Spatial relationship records
****

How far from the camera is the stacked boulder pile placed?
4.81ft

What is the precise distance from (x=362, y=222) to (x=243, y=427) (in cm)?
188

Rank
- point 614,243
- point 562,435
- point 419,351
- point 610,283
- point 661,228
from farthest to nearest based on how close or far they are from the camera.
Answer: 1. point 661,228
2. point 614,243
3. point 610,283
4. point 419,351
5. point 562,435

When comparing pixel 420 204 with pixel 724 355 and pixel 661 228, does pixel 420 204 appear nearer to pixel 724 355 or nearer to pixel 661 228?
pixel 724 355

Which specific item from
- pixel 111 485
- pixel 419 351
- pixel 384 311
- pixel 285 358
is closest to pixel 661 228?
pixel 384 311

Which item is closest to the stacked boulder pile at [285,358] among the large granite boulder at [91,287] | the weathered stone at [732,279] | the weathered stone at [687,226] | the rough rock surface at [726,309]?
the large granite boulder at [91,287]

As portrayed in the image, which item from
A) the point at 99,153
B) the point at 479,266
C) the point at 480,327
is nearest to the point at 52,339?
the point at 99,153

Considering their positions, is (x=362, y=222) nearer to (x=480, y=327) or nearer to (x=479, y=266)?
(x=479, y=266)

****

Task to carry out:
Quote every line from the line containing "What is the" through the closing line of the listing, including both.

Answer below:
What is the precise distance from (x=362, y=222) to (x=243, y=427) (in cm)?
188

Rank
- point 614,243
- point 562,435
- point 419,351
- point 610,283
- point 661,228
from farthest to nearest based on how close or far they are from the camera.
Answer: 1. point 661,228
2. point 614,243
3. point 610,283
4. point 419,351
5. point 562,435

When comparing pixel 420 204 with pixel 724 355 and pixel 661 228, does pixel 420 204 appear nearer to pixel 724 355 or nearer to pixel 661 228?
pixel 724 355

Which specific item from
- pixel 111 485
- pixel 419 351
- pixel 384 311
- pixel 285 358
is closest to pixel 661 228?
pixel 384 311

Which item is closest to the stacked boulder pile at [285,358] among the large granite boulder at [91,287] | the weathered stone at [732,279] | the weathered stone at [687,226] | the rough rock surface at [726,309]?
the large granite boulder at [91,287]

As portrayed in the image, which item from
A) the point at 99,153
B) the point at 479,266
C) the point at 480,327
is nearest to the point at 52,339?
the point at 99,153

Considering their positions, is (x=362, y=222) nearer to (x=480, y=327) or nearer to (x=479, y=266)?
(x=479, y=266)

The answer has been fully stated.